■ Fragmento de página
*****

Ahora resulta que lo de ser político es cuestión de castas. Se veía venir. En realidad se sabía, aunque éstos (los políticos) lo negaban, en un intento de dar un barniz democrático al asunto y no parecer que estaban (repito: ellos, los políticos) a favor de pertenecer a una élite más o menos glamurosa, elevada sobre el común de los mortales, llámense ciudadanos de a pie que pagan con más o menos ganas unos impuestos que, paradójicamente, sostienen y alimentan a esa casta. ¿Que no todos (los políticos) creen pertenecer a la susodicha casta? ¿Que no todos usan y abusan de privilegios por ellos mismos concedidos, redactados y puestos en ley? Pues sí, supongo, claro que sí. Pero es sospechoso, al menos, escuchar constantemente aquello de "no todos somos iguales", "no todos prevaricamos, ni abusamos, ni medramos". Claro. Pero lo de la casta... Escuchar a líderes aparentemente socialistas decir ciertas cosas, te ponen los pelos como escarpias. Y no hacen sino sincerarse por una vez, quizá llevados por un inoportuno lapsus linguae.
La casta política, como la regia, como la noble, como la casta de banqueros, notarios o fiscales está ahí porque sí, por designación cuasi divina, porque está imbuida de "afán de servicio" y porque por sus venas corre sangre, sino azul, sí azulina y, desde luego, con un Rh especial que la hace única, pero transferible entre iguales (primus inter pares). Nadie que no pertenezca a esa casta podrá hacer bien política ¡faltaría más! Nadie que no haya recibido los genes clasistas podrá ser líder, podrá ostentar el aura sagrada entregada por la polis para representar, amparar y proteger al ciudadano... o casi.
Ahora, cuando aparecen políticos que no son de casta, un estremecimiento recorre las filas de la antigua guardia. Ven aparecer, como los romanos en otro tiempo, bárbaros en lontananza; bárbaros llenos de ideas nuevas; bárbaros con ganas de hacer cosas que nos arranquen del lodazal en los que algunos políticos de casta nos han metido; bárbaros que hasta pueden llevar razón en sus planteamientos; bárbaros con sangre roja que bulle alentada por el afán de la gente indignada, cuando no ignorada y despreciada; bárbaros que pueden, en fin, hacer temblar los cimientos de los butacones afelpados en los que se maceran los sagrados culos de los políticos de casta vieja que estuvieron, están y... ¿estarán?
"Cosas veredes, Sancho", dice la frase falsamente atribuida a Cervantes. Cosas, sí, veremos y verán. Y conviene tener los ojos muy, pero que muy abiertos.

*****

■ Comprueba tu comprensión
[1] Responde estas preguntas sobre el artículo sobre la casta política:
(a) ¿Qué expresión latina aparece junto a "transferible entre iguales"?
(b) ¿A qué pueblo se compara a la antigua guardia cuando ve aparecer bárbaros en lontananza?
(c) ¿A quién se atribuye falsamente la frase "Cosas veredes, Sancho"?
[2] Por favor, enumera todos los oficios que el artículo sobre la casta política nombra al comparar esa casta con otras.
Los registros no tienen ninguna relación con el artículo sobre la casta política.

*****

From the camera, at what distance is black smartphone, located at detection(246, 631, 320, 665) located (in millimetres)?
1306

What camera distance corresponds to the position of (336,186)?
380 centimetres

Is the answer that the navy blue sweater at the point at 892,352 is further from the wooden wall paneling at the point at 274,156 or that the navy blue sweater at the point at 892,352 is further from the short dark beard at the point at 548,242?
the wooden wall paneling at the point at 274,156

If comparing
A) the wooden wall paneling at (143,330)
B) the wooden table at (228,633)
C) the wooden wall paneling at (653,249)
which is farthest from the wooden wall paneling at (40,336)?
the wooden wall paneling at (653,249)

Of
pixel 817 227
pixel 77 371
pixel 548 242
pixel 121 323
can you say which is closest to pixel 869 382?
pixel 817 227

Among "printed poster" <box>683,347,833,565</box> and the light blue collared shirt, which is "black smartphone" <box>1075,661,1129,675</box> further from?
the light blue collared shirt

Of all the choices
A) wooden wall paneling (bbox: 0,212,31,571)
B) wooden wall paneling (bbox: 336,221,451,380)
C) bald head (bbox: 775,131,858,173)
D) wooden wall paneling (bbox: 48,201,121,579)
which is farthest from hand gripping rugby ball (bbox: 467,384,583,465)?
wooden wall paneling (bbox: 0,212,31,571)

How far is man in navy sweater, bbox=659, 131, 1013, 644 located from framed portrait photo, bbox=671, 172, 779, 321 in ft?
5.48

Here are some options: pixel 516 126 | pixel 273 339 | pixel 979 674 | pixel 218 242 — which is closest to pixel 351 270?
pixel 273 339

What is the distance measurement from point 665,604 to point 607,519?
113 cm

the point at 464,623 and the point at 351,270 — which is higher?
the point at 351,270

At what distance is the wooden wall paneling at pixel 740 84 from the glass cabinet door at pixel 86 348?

*****

■ Resultados en orden
[1]
(a) Primus inter pares.
(b) A los romanos.
(c) A Cervantes.

[2] Banqueros, notarios y fiscales.